#### Exercise passage ####

Section 7. QUORUM. Five (5) members shall constitute a quorum for the transaction of business at a meeting of the members. The members present at a duly called or duly held meeting at which a quorum is present may continue to transact business until adjournment, notwithstanding the withdrawal of enough members to leave less than a quorum, if any action taken (other than adjournment) is approved by at least a majority of the members required to constitute a quorum.
Section 8. RULES OF ORDER. Except where otherwise provided in these by-laws, all meetings of the membership shall be conducted according to the then current edition of Robert’s New Revised Rules of Order.
Section 9. VOTING. Voting may be by voice or by ballot, provided that any election of officers be by ballot if demanded by any member before the voting begins.
Section 10. RECORD DATE FOR MEMBER NOTICE OF VOTING. For the purpose of determining which members are entitled to receive notice of any meeting to vote, the Executive Board may fix, in advance a “record date” which shall not be more than sixty (60) nor fewer than five (5) days before the date of any such meeting. Only members of record on the date so fixed are entitled to notice or to vote, except as otherwise provided in the articles of incorporation, by agreement, or in the California Nonprofit Public Benefit Corporation Law.
Section 1. OFFICERS. The officers of the Grad Nite Boosters shall be a President, a Vice-President, a Secretary and a Treasurer.

#### Data supplied ####

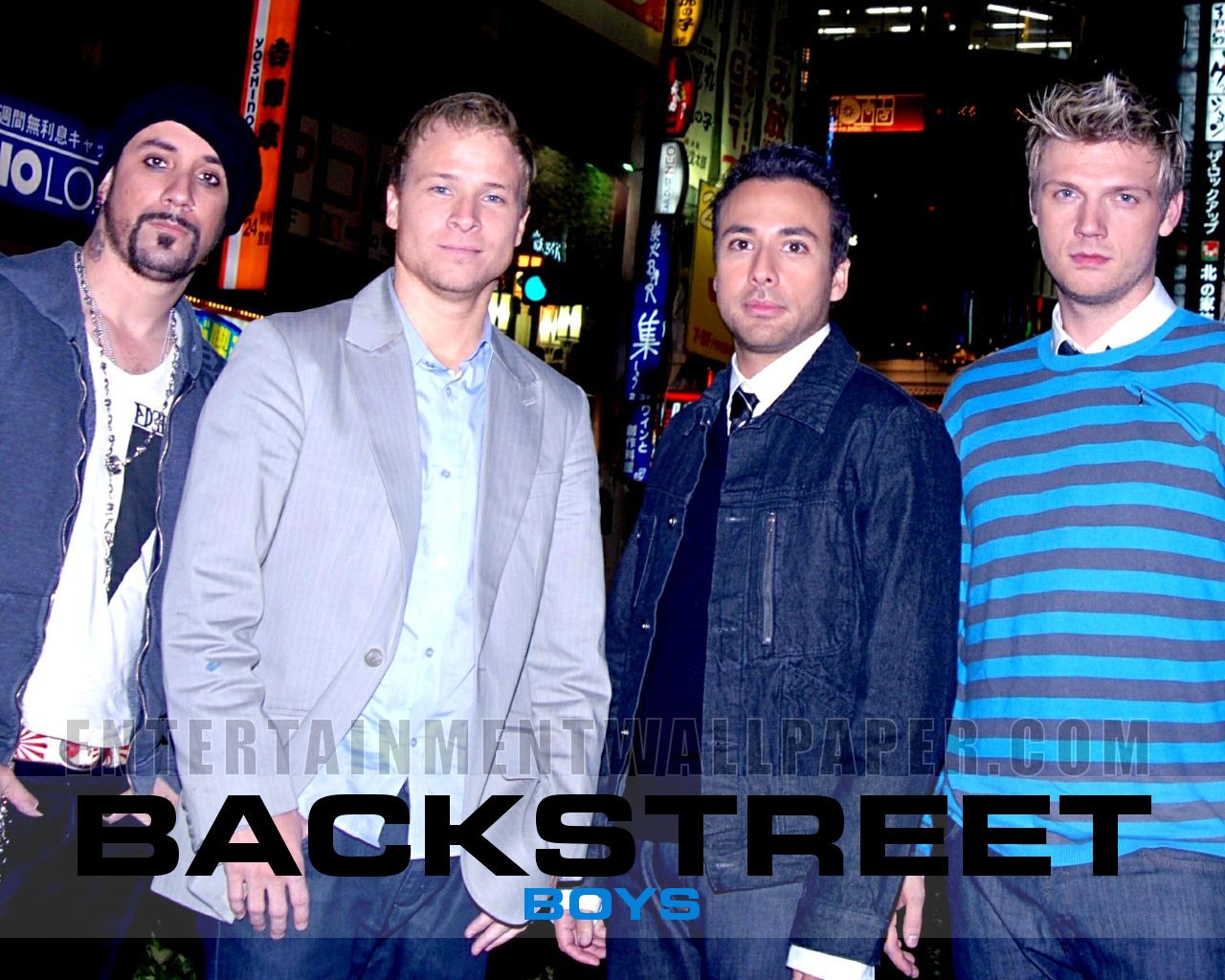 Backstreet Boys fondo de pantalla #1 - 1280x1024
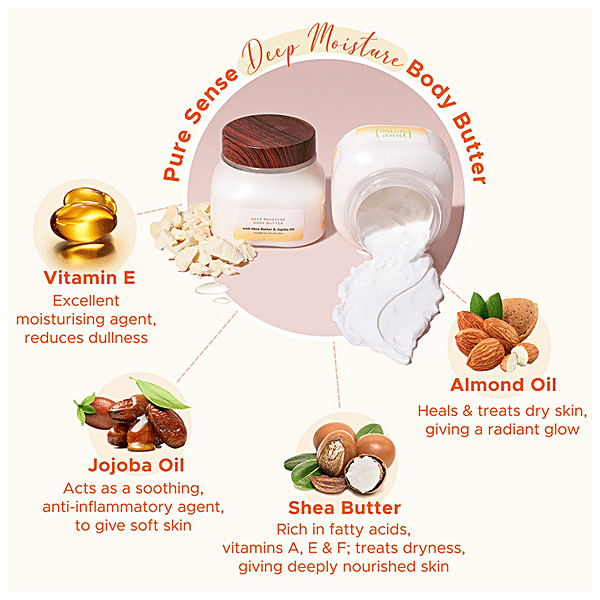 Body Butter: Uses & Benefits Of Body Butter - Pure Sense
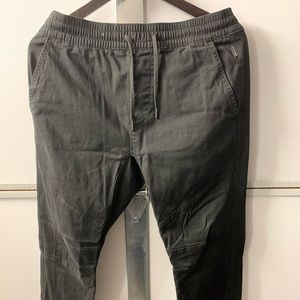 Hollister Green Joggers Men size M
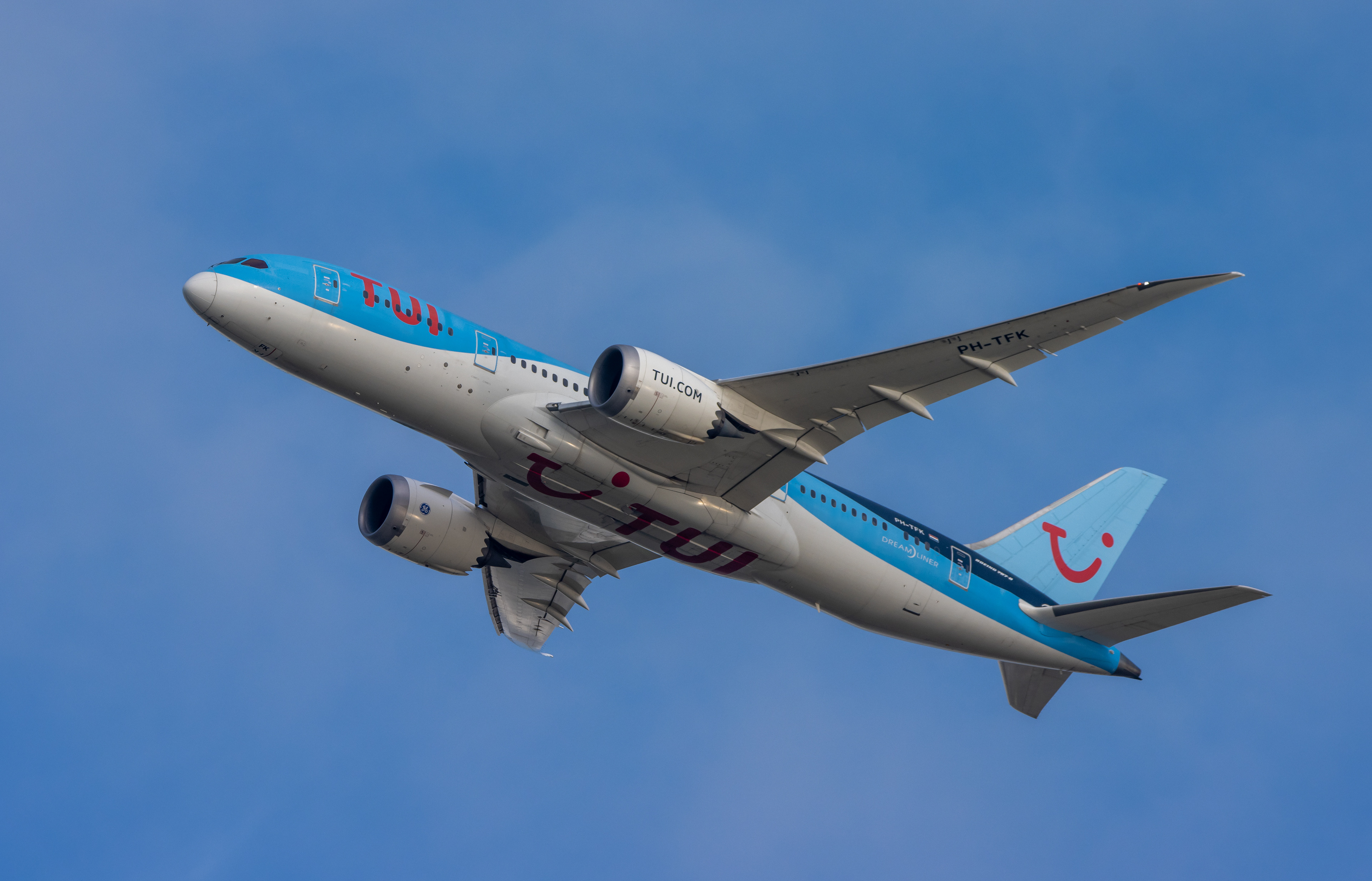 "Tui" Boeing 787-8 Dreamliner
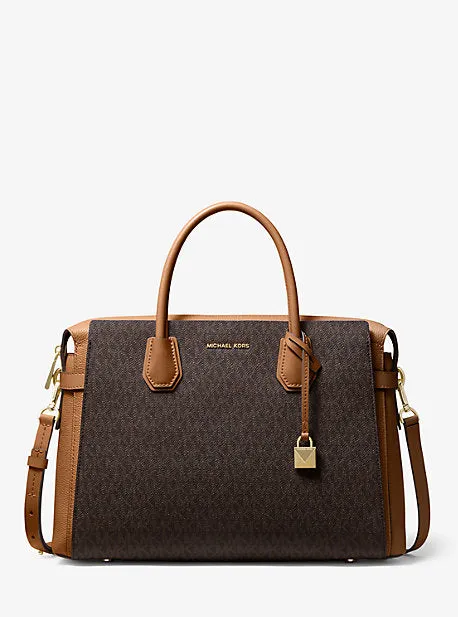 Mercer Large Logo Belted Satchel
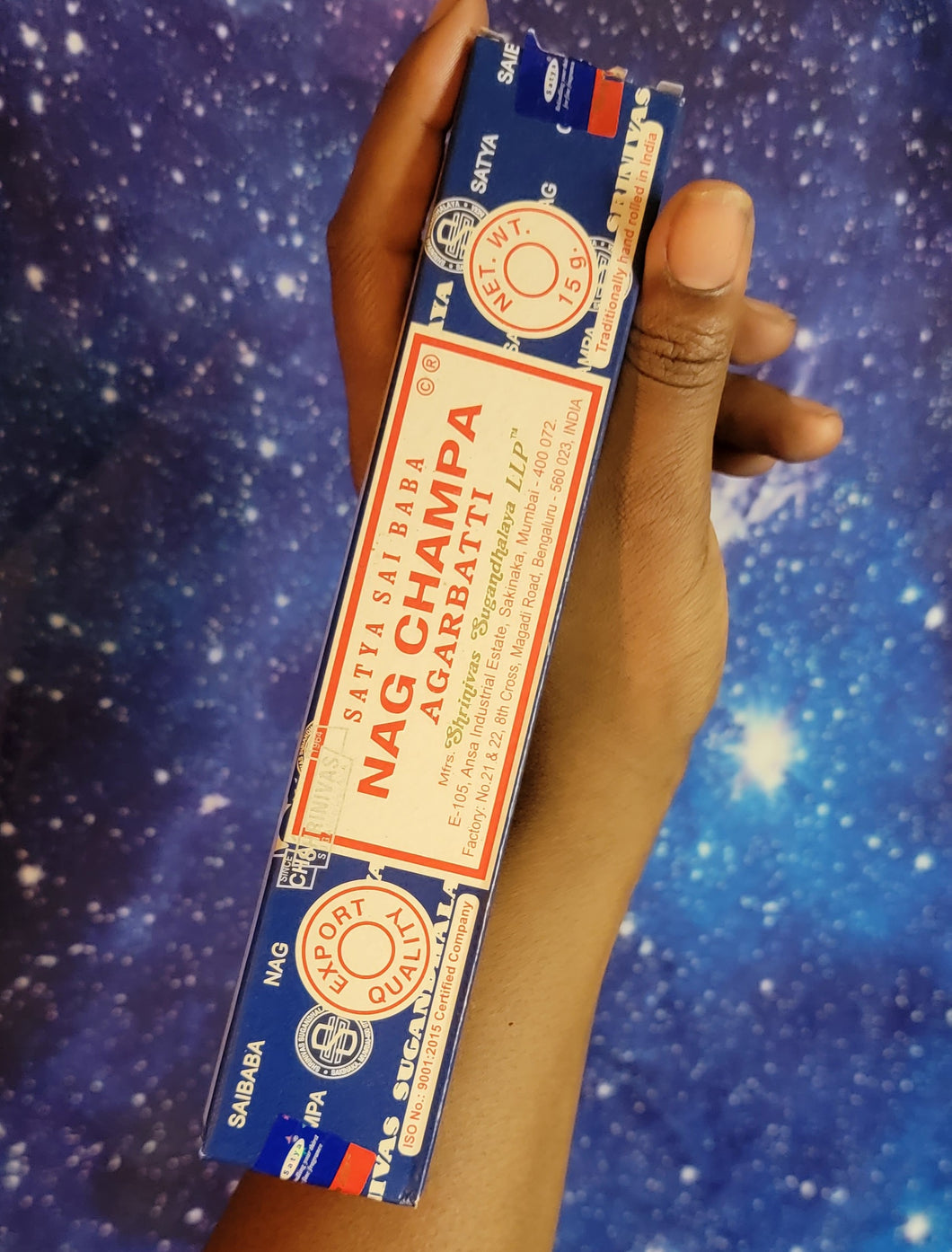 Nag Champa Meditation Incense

####

#### Activities:
1) Answer these questions from the by-laws excerpt, one line each:
(a) How many members constitute a quorum for a meeting of the members?
(b) By what is every meeting of the membership conducted, except where the by-laws provide otherwise?
(c) Which officers does the Grad Nite Boosters have?
2) Please render the six records in Block 1 as a Markdown table with the columns Number and Record line, skipping blank lines and leaving the pictures out.

#### Answers to each task:
1)
(a) Five (5) members.
(b) The then current edition of Robert's New Revised Rules of Order.
(c) A President, a Vice-President, a Secretary and a Treasurer.

2)
| Number | Record line |
|---|---|
| 1 |  Backstreet Boys fondo de pantalla #1 - 1280x1024 |
| 2 |  Body Butter: Uses & Benefits Of Body Butter - Pure Sense |
| 3 |  Hollister Green Joggers Men size M |
| 4 |  "Tui" Boeing 787-8 Dreamliner |
| 5 |  Mercer Large Logo Belted Satchel |
| 6 |  Nag Champa Meditation Incense |